Draft genomes were assembled using the pipeline described by Dupont et al.37. Sixty-two individual shotgun sequenced metagenomes were assembled separately using SPAdes (v3.8.0, --meta mode, default kmer sizes of k21, 33, 55)67, with subsequent co-assembly of the assemblies using CLC (QIAGEN) to collapse redundant contigs. Genome quality throughout was assessed using QUAST(v3.0) with default settings68. Original reads for each sample were mapped to the contigs (CLC) to build sample specific coverage information. All contigs greater than 5 kbp were clustered into genome bins using VizBin69 and completeness of each of these bins was assessed using CheckM (v1.0.5)70 (Supplementary Table 4). Subsequently, 14 bins were recovered from a pangenome in the data by utilizing hierarchical clustering and sample specific coverage information. Genome annotations were determined utilizing APIS (https://github.com/jhbadger/APIS)71 and manual curation using PhyloDB (https://scripps.ucsd.edu/labs/aallen/data)71 as the reference database. APIS automates the process of sequence similarity, alignment, and phylogenetic inference for each protein in a given data set72. APIS results were manually curated to determine predicted bin level taxonomy. All recovered genomes were reported regardless of completeness.
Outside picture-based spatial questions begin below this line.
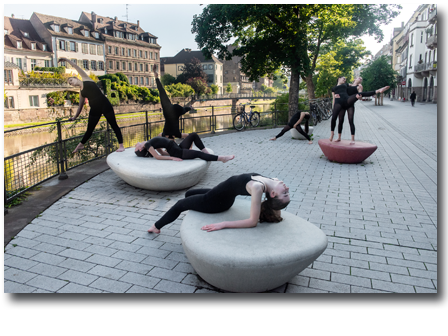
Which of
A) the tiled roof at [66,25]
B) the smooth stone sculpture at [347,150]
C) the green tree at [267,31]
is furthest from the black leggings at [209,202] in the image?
the tiled roof at [66,25]

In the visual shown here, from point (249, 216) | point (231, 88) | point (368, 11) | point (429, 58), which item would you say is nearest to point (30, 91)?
point (368, 11)

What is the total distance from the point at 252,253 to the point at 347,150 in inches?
260

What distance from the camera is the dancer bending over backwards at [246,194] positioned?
10.7 ft

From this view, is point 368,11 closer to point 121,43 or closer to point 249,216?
point 249,216

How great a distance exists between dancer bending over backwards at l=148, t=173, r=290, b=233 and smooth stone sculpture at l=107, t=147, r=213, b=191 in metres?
2.08

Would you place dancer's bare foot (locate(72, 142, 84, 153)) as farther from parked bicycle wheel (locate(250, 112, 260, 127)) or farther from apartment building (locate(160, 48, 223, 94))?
apartment building (locate(160, 48, 223, 94))

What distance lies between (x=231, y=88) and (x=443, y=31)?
9399 centimetres

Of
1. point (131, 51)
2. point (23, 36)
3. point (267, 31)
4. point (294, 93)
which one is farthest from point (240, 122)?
point (131, 51)

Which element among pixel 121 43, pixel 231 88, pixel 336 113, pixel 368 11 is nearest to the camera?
pixel 336 113

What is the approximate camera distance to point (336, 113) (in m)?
10.2

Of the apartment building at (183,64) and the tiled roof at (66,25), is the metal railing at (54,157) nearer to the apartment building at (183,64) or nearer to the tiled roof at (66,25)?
the tiled roof at (66,25)

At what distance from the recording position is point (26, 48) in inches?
1665

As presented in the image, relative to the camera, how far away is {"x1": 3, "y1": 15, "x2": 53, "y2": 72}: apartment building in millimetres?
40156

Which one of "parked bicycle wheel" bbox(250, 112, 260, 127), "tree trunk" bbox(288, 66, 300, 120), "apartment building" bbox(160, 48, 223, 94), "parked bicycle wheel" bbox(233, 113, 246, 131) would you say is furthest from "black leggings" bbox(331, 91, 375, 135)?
"apartment building" bbox(160, 48, 223, 94)
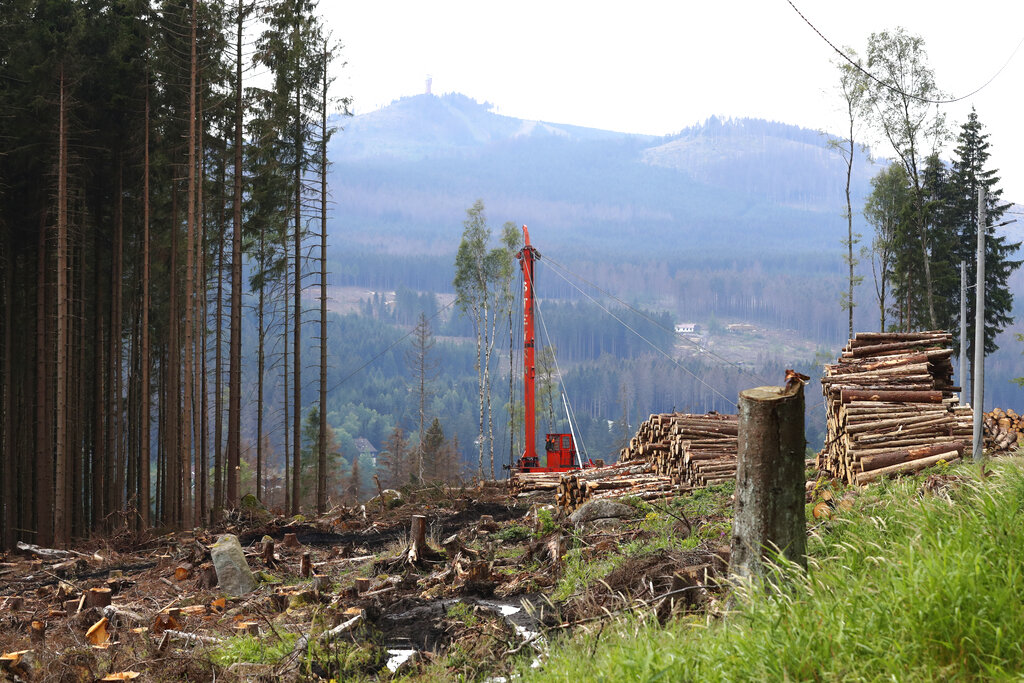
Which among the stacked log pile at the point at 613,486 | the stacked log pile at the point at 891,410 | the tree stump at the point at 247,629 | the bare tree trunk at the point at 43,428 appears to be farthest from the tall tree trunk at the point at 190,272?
the stacked log pile at the point at 891,410

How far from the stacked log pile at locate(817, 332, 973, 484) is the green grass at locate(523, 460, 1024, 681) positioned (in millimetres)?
5032

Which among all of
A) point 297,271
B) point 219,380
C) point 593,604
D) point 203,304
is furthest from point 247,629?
point 203,304

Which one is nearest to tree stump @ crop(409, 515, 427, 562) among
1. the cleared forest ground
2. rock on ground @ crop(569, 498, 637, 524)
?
the cleared forest ground

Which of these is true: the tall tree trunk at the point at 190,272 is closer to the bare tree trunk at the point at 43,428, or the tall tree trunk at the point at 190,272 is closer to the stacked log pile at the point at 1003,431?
the bare tree trunk at the point at 43,428

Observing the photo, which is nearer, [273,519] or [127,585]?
[127,585]

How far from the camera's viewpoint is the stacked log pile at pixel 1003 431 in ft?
36.9

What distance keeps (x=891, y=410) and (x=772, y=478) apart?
6.41 meters

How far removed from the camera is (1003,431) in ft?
42.7

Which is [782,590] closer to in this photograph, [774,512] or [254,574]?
[774,512]

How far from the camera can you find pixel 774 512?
4551mm

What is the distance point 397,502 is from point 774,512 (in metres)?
14.8

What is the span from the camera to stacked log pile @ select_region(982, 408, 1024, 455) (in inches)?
442

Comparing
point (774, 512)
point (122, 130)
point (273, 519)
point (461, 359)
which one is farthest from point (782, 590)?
point (461, 359)

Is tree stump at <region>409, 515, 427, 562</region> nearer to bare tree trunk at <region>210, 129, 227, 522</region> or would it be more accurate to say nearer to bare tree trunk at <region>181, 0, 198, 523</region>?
bare tree trunk at <region>181, 0, 198, 523</region>
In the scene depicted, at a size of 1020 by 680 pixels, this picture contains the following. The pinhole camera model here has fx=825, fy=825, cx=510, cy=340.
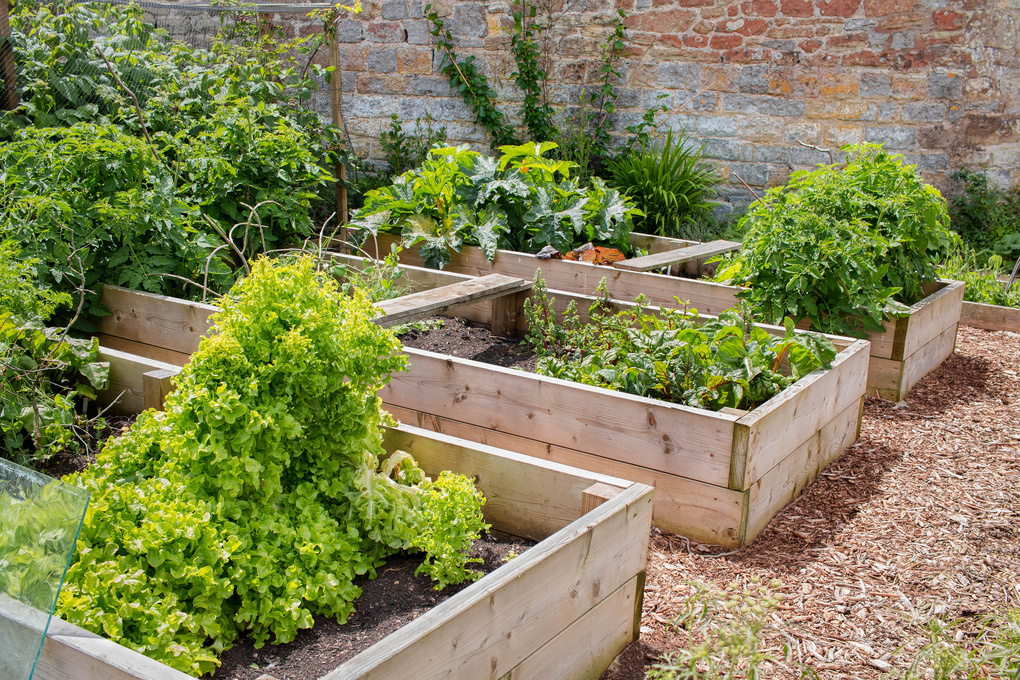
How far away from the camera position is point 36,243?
368 centimetres

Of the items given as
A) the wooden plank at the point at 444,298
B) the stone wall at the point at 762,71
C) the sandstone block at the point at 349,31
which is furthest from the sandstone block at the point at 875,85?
the sandstone block at the point at 349,31

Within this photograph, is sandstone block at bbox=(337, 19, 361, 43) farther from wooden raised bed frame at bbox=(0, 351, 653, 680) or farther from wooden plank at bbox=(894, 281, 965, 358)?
wooden raised bed frame at bbox=(0, 351, 653, 680)

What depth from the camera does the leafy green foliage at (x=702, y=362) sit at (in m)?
3.17

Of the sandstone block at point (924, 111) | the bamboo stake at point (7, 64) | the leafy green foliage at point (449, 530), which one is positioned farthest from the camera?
the sandstone block at point (924, 111)

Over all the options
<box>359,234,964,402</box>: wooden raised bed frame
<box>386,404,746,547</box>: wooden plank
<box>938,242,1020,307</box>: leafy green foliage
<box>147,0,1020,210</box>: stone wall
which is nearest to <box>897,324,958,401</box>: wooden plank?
<box>359,234,964,402</box>: wooden raised bed frame

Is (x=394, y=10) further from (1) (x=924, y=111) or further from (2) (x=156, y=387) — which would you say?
(2) (x=156, y=387)

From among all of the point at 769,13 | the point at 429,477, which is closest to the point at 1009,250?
the point at 769,13

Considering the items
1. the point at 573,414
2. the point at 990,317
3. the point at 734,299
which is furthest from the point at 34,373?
the point at 990,317

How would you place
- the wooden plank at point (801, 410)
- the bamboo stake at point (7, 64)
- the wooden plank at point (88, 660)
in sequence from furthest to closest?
the bamboo stake at point (7, 64)
the wooden plank at point (801, 410)
the wooden plank at point (88, 660)

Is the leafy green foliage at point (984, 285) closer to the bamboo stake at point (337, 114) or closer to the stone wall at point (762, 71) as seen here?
the stone wall at point (762, 71)

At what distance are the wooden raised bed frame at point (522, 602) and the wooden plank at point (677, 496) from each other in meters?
0.64

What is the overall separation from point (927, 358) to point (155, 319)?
4.14 meters

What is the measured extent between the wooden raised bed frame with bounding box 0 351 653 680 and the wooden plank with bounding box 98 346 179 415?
118cm

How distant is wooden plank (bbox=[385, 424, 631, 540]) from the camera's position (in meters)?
2.41
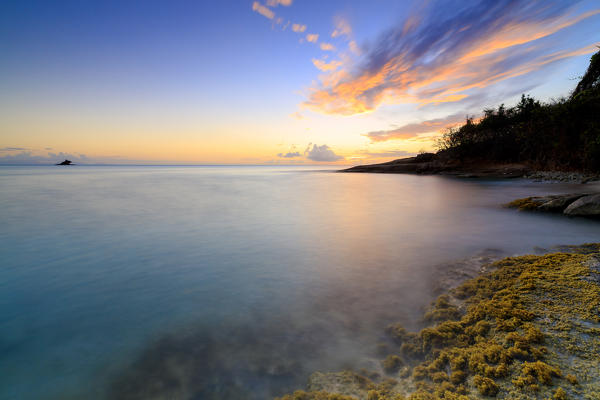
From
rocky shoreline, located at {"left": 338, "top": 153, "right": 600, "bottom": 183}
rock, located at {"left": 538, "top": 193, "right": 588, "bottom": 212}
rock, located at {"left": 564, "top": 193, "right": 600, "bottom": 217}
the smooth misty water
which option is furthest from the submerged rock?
rocky shoreline, located at {"left": 338, "top": 153, "right": 600, "bottom": 183}

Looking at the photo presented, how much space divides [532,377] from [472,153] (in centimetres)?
5980

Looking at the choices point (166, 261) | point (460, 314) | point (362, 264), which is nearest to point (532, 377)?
point (460, 314)

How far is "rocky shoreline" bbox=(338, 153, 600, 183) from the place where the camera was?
78.4 ft

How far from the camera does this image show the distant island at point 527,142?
2181cm

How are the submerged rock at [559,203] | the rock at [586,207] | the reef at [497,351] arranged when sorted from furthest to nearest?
the submerged rock at [559,203], the rock at [586,207], the reef at [497,351]

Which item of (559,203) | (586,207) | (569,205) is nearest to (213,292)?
(586,207)

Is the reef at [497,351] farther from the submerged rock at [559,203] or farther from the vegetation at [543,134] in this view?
the vegetation at [543,134]

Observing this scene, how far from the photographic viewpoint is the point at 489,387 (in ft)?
6.61

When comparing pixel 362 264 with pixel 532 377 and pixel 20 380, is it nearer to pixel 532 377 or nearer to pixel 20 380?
pixel 532 377

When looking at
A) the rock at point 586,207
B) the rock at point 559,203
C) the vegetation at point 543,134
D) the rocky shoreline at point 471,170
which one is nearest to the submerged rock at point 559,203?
the rock at point 559,203

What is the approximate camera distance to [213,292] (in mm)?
4641

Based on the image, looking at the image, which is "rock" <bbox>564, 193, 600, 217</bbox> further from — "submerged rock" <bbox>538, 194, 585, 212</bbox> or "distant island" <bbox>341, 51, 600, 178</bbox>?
"distant island" <bbox>341, 51, 600, 178</bbox>

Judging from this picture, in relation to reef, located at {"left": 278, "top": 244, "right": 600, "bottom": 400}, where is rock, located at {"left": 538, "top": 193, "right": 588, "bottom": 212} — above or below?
above

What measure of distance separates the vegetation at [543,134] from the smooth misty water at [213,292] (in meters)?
21.2
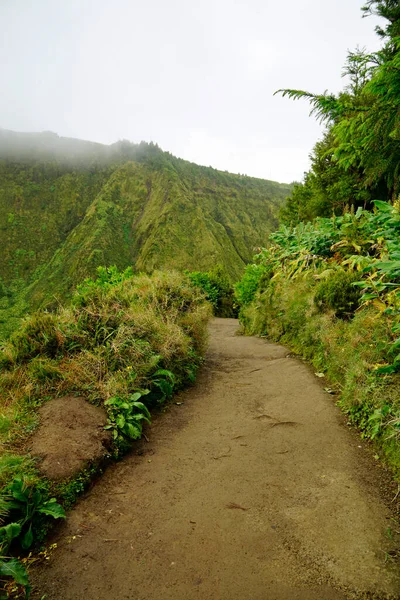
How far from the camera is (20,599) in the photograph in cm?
213

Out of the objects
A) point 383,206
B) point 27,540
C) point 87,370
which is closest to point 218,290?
point 383,206

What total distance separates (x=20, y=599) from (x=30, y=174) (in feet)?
484

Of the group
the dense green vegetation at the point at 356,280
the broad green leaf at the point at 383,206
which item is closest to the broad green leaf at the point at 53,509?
the dense green vegetation at the point at 356,280

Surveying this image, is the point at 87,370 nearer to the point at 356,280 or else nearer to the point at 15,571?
the point at 15,571

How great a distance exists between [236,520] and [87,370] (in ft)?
8.66

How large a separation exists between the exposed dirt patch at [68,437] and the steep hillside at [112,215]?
244ft

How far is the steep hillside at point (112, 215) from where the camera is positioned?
9525 cm

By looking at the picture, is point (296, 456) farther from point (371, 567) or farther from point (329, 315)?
point (329, 315)

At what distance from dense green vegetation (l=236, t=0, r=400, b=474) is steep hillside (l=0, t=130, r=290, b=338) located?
70.0 m

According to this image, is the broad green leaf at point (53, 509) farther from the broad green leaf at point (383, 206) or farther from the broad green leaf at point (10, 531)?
the broad green leaf at point (383, 206)

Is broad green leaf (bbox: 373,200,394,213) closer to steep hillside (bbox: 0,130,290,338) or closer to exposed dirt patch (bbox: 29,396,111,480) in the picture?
exposed dirt patch (bbox: 29,396,111,480)

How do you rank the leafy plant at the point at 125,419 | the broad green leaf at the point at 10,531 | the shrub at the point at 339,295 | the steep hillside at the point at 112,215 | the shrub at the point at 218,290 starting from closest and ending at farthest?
the broad green leaf at the point at 10,531 < the leafy plant at the point at 125,419 < the shrub at the point at 339,295 < the shrub at the point at 218,290 < the steep hillside at the point at 112,215

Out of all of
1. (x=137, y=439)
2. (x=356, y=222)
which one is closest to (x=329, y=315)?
(x=356, y=222)

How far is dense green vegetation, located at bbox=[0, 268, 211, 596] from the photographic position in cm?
267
To assess agreement between assembly based and read-based annotations, assemblies were additionally annotated using the methods used in read-based analyses (Kraken with the NCBI Refseq database) (Supplementary Table 6).

Data analysis

AF was calculated as the ratio of the fraction of species in the aerosol compartment to either the bulk water or SSML compartment using both read-based phylogenies from Kraken and draft genome data. Surface enrichment factors were similarly calculated using species fractions ratios of SSML to bulk seawater. To make comparisons of individual species more manageable, the free bacteria data set was further trimmed. Species were sorted by AF and 20 species were selected at random for the following values: AF > 5, AF 1.5–5, AF 1 to 1.5, AF ≈ 1, AF 0.667–1, AF 0.20–0.667, AF < 0.2. To ensure all abundant species were included, this was amended with the top 50 abundant species resulting in 197 bacteria species. This set was further utilized for coverage analysis. Phylogenetic trees were constructed in PhyloT (http://phylot.biobyte.de/) and visualized in iTOL (http://itol.embl.de/)73. Species were annotated with corresponding AF data to compare phylogeny and aerosolization patterns.

Data availability

Sequence read and assembly data are available in the BioProject database via accession number PRJEB20421.